Which is, yet again, a shame. There are so many compromises that would be good for the nation that both sides could agree to. Trading increased border security in exchange for safety for the Dreamers and funding for more immigration judges and facilities near the border. Trading permitting reform for oil and gas projects in exchange for permitting reform for solar, wind, and electric grid projects.
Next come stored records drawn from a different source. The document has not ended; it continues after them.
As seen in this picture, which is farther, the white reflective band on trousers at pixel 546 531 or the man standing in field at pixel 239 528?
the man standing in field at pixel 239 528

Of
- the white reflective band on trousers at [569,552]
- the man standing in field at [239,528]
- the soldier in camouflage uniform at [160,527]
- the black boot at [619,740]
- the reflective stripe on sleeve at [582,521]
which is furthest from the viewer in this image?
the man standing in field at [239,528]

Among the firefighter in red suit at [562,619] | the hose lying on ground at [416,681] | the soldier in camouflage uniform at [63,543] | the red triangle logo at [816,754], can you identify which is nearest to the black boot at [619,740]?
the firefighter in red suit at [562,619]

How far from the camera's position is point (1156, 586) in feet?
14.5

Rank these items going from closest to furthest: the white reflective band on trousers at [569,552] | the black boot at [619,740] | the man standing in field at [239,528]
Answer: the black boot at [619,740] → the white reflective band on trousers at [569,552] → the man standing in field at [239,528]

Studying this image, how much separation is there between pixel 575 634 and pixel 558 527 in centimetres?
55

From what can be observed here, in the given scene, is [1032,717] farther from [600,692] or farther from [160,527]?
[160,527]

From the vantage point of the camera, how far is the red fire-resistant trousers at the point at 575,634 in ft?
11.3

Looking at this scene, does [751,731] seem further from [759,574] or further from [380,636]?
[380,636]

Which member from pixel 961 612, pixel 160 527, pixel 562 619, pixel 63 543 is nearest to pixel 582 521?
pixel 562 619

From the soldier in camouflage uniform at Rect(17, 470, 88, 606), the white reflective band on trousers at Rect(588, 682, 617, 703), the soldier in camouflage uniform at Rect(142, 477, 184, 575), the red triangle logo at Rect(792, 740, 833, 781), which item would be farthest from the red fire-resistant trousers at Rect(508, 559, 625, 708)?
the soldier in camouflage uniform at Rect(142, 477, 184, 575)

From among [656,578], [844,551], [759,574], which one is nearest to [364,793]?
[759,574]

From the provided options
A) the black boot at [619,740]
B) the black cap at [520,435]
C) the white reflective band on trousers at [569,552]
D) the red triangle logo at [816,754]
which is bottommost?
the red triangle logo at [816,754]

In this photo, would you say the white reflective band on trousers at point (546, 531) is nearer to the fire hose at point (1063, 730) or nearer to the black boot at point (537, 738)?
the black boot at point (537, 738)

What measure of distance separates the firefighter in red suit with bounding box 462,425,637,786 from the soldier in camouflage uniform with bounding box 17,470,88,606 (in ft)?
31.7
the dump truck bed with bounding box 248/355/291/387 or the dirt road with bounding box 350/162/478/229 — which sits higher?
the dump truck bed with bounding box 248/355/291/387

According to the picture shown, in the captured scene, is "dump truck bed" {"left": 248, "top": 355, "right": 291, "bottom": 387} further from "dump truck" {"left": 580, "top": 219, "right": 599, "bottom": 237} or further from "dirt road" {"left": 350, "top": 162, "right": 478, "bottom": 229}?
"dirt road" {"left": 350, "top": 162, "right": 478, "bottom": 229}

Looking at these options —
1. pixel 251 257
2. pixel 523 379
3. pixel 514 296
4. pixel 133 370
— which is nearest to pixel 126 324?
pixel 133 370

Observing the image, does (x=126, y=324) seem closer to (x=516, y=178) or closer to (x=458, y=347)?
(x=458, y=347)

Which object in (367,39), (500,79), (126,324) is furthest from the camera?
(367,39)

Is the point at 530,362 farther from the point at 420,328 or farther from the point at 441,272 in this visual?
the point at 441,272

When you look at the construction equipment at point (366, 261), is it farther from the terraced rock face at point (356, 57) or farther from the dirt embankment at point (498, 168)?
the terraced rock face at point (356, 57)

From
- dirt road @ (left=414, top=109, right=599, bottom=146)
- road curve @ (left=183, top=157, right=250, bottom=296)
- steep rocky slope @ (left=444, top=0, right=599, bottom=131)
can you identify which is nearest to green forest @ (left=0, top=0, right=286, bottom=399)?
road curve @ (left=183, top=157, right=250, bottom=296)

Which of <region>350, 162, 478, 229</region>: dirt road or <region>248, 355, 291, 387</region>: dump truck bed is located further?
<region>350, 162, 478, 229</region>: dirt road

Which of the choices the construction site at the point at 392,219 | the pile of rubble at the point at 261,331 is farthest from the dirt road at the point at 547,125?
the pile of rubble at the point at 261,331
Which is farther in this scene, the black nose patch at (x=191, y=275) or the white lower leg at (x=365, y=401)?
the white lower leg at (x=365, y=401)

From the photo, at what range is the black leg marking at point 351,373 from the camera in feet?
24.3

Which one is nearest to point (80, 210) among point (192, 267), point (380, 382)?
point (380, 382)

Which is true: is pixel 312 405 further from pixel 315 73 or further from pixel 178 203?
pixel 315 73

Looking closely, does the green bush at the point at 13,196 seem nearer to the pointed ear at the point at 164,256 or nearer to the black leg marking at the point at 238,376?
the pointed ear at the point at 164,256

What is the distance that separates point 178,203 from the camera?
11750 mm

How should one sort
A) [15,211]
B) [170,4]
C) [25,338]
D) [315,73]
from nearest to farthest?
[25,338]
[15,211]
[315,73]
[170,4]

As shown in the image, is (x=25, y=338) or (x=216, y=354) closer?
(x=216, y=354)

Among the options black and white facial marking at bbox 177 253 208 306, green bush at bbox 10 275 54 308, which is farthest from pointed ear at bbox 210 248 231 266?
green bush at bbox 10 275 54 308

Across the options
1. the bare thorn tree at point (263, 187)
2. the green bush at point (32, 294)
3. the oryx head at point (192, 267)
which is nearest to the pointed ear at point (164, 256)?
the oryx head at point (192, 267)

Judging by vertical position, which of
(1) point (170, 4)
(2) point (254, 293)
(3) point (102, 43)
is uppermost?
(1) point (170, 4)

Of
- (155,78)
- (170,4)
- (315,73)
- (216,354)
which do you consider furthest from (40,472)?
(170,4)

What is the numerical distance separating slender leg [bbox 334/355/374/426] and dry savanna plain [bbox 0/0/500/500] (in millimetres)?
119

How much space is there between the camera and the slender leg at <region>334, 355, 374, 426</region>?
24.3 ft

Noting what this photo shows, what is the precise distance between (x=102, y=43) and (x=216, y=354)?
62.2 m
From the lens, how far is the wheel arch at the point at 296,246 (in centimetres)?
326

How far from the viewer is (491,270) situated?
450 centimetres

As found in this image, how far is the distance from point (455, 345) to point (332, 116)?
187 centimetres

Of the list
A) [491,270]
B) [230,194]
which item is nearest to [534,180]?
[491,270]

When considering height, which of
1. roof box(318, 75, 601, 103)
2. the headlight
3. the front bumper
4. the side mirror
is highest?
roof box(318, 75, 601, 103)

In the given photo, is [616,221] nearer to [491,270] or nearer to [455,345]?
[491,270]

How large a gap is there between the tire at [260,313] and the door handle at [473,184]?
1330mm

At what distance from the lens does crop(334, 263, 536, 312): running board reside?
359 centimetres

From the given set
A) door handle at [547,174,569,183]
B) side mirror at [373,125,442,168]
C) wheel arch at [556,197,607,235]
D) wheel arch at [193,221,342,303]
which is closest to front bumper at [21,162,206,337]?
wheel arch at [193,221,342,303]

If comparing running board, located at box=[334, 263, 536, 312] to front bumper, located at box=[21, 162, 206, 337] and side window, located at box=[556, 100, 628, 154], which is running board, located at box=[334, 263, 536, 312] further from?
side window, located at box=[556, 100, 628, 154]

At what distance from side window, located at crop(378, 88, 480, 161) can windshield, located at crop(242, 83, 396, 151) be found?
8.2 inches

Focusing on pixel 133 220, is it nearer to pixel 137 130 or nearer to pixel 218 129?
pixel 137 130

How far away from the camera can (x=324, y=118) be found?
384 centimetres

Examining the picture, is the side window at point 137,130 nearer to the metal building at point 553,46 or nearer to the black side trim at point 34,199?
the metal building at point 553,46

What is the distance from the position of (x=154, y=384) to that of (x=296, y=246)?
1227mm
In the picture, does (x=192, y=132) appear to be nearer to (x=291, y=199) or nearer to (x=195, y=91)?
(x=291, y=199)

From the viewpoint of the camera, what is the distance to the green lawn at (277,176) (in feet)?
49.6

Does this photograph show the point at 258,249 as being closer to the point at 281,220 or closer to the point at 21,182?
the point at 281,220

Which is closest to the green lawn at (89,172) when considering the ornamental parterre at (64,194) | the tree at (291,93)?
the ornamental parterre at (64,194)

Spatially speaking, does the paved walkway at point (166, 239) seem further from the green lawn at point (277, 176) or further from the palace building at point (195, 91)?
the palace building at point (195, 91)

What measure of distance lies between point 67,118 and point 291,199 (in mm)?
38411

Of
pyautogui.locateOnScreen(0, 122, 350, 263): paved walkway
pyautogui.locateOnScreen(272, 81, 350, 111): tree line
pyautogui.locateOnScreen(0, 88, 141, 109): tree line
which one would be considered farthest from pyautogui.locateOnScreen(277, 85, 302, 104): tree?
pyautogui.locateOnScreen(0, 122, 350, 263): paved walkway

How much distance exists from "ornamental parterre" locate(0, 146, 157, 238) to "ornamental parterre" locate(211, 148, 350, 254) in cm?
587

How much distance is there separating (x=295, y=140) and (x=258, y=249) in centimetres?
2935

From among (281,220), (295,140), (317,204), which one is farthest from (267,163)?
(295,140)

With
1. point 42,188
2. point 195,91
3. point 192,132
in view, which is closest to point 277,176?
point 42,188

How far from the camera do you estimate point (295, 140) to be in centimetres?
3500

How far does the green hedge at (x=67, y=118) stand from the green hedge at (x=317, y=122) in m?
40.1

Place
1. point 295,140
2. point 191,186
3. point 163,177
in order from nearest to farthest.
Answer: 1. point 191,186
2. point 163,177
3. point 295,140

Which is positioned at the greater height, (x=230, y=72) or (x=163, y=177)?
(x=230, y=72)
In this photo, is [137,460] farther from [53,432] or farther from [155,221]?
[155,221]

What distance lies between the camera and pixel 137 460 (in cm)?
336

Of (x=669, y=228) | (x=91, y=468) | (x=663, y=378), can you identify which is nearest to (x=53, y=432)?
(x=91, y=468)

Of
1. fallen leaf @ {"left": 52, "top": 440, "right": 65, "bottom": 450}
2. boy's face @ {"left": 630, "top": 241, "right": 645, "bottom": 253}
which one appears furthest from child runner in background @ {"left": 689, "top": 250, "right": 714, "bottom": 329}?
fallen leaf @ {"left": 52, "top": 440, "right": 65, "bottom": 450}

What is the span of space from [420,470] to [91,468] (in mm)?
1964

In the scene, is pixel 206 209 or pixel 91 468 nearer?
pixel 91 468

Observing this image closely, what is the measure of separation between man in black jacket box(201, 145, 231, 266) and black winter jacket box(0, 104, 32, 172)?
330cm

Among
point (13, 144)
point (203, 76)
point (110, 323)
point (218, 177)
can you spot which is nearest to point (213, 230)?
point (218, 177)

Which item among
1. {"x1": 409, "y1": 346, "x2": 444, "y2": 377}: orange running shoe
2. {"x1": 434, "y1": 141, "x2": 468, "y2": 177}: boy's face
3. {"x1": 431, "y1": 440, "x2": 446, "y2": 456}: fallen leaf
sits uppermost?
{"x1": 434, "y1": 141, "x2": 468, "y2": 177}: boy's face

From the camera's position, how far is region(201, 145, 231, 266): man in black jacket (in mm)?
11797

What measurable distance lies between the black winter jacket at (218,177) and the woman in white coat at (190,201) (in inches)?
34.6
And trading a drop in the overall corporate tax rate in exchange for closing the sort of corporate tax loopholes that enable companies like GE and Nike to pay zero federal corporate taxes.
Indeed, the University of Maryland’s Program for Public Consultation has cataloged nearly 150 policy ideas that large, bipartisan majorities support.
Back in 2016, when he called out the Iraq War for what it was, Trump gambled that people would respond well to hearing the obvious truth they were not allowed to say. He turned out to be right. I cannot predict if a Mike Pence or Chris Christie saying the same thing would meet similar approval. But I can say that a grateful country and a grumbling GOP would be better off for it.
It is time to free America and the GOP from the pernicious long tail of a toxic lie.
Neal Urwitz is a public relations executive in Washington.